►

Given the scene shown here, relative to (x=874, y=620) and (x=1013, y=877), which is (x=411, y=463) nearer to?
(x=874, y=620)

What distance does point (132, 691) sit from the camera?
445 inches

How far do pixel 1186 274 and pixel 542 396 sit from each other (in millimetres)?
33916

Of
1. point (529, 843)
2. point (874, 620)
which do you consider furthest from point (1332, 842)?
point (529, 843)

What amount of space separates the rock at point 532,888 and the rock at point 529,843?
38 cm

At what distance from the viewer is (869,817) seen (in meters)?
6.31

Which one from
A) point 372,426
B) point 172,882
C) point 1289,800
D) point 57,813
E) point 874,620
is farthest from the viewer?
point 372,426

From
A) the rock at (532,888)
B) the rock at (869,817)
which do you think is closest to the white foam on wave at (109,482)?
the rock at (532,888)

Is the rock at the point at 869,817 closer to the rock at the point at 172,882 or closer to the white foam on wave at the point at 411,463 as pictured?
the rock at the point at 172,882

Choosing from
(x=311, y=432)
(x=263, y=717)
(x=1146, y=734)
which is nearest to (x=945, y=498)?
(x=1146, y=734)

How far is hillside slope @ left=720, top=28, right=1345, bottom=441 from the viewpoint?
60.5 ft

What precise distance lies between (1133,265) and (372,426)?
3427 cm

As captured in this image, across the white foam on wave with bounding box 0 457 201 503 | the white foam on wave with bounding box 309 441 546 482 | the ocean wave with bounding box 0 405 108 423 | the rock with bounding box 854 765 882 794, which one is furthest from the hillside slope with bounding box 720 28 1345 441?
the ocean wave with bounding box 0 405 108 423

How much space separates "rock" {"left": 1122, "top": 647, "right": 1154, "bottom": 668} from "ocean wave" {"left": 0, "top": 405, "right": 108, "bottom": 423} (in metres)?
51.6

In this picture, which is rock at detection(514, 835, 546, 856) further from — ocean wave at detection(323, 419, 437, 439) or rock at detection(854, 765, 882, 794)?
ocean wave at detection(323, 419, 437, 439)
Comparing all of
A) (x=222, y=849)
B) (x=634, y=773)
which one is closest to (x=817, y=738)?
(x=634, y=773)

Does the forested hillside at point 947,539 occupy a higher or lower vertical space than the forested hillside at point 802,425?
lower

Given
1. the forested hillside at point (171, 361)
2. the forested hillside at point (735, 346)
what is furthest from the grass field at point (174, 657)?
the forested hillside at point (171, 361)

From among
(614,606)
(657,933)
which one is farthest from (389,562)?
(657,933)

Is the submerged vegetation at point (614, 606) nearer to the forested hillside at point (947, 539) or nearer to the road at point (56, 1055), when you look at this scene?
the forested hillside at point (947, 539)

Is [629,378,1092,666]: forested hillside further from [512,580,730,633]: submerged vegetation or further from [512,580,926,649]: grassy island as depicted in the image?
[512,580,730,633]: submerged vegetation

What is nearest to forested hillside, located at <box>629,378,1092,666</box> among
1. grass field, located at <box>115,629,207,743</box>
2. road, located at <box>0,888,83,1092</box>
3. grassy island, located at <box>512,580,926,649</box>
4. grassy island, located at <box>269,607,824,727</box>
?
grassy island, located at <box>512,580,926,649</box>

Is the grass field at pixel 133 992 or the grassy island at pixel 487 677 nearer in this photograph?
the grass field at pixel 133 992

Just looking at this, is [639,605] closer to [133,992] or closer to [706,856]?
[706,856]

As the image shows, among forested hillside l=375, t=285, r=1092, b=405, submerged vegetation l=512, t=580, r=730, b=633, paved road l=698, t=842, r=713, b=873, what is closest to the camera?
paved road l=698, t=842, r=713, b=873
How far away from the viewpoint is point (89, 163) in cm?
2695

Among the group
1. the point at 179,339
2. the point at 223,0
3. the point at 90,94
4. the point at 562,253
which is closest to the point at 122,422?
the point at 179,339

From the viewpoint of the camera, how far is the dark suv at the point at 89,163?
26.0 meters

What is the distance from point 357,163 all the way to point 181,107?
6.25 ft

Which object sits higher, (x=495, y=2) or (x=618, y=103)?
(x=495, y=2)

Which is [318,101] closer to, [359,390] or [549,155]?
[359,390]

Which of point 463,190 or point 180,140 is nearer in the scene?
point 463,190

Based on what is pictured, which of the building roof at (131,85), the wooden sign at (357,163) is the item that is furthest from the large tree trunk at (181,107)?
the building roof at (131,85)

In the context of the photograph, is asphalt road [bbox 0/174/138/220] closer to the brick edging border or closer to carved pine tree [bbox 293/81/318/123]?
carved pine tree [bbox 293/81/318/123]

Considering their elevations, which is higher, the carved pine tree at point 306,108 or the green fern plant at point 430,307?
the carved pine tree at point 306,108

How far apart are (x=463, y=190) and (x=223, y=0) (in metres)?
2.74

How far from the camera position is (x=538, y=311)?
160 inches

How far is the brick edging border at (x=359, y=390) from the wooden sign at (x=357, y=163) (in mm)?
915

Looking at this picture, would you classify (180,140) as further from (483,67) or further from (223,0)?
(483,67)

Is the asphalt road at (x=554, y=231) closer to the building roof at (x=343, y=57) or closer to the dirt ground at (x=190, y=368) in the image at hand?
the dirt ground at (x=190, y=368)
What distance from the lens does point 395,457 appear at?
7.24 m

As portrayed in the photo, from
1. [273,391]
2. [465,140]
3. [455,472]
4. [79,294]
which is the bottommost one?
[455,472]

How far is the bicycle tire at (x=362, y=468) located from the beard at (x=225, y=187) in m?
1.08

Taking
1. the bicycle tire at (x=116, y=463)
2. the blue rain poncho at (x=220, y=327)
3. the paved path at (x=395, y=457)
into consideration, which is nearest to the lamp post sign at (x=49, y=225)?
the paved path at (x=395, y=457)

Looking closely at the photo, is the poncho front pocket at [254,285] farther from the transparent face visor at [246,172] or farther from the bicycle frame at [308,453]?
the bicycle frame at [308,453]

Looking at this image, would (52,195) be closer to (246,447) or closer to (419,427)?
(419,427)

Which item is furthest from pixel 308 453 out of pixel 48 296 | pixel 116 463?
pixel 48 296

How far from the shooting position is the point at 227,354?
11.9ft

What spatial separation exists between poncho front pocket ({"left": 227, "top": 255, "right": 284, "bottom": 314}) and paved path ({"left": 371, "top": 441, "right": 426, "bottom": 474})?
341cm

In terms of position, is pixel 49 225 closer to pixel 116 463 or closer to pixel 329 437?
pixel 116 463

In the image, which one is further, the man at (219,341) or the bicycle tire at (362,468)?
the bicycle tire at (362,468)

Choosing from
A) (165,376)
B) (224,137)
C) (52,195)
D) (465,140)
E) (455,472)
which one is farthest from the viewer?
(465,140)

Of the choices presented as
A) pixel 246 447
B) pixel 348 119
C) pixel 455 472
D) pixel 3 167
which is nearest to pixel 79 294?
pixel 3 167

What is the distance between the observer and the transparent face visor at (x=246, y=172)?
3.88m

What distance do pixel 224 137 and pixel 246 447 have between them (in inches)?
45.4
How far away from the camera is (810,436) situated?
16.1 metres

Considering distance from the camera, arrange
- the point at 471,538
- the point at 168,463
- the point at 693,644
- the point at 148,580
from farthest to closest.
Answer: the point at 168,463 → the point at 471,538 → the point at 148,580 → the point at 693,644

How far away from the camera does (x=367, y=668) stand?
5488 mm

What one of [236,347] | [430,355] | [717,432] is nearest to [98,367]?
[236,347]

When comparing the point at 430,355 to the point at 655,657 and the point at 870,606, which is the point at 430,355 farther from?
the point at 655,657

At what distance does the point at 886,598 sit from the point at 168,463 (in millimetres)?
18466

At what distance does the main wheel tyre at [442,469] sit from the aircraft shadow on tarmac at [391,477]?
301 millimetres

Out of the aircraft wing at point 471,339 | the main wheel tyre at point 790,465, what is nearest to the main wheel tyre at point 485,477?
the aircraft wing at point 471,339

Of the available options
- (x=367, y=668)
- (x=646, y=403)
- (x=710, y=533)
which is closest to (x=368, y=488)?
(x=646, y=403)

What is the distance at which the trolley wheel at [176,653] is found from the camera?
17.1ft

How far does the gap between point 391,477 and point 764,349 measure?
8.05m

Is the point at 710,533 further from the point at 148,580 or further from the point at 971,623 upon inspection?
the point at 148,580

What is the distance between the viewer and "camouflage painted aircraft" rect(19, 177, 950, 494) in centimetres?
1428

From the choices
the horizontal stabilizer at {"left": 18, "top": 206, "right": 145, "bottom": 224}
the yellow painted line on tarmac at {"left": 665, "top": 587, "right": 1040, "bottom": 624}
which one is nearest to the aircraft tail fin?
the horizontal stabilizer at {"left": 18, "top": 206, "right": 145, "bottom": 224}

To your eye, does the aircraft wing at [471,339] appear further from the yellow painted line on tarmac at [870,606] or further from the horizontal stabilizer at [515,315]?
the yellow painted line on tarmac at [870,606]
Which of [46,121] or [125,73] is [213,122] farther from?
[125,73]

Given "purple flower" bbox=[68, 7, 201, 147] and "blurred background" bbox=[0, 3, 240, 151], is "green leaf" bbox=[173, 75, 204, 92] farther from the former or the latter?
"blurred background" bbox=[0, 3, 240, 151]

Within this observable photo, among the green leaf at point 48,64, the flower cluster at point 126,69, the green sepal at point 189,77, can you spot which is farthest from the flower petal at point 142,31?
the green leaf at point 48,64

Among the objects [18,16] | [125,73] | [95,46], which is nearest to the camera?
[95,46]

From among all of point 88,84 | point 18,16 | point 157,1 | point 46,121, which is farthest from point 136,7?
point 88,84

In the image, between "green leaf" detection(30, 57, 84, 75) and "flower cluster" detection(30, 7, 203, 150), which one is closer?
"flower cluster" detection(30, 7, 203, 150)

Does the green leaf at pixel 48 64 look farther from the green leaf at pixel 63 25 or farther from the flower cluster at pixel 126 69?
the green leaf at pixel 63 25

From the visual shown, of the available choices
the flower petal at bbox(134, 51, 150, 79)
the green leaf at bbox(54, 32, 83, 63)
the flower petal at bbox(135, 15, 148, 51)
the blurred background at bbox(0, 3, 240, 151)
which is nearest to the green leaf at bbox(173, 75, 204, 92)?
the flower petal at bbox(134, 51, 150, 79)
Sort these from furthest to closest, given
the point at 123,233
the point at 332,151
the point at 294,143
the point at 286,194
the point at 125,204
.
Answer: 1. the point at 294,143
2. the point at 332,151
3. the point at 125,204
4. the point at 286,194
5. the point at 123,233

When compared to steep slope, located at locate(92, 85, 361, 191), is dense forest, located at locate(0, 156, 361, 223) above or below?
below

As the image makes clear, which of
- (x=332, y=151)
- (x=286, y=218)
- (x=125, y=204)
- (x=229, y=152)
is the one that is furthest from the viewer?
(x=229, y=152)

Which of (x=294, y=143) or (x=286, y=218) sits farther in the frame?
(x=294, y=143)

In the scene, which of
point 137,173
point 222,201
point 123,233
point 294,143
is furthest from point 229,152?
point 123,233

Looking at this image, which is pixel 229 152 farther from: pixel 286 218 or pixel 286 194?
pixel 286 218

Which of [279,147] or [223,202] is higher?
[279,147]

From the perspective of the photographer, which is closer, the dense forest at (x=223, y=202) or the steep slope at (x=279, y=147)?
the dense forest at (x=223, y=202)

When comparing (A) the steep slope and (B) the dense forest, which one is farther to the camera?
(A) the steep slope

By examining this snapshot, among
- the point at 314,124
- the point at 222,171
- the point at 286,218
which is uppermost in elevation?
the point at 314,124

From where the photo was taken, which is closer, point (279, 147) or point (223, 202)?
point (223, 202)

◄

— CEL —
Policz, w ilu wierszach wykazu powyżej pojawia się ciąg „bounding”; wielkość liter ma znaczenie. Podaj samą liczbę.

— ODPOWIEDŹ PISEMNA —
2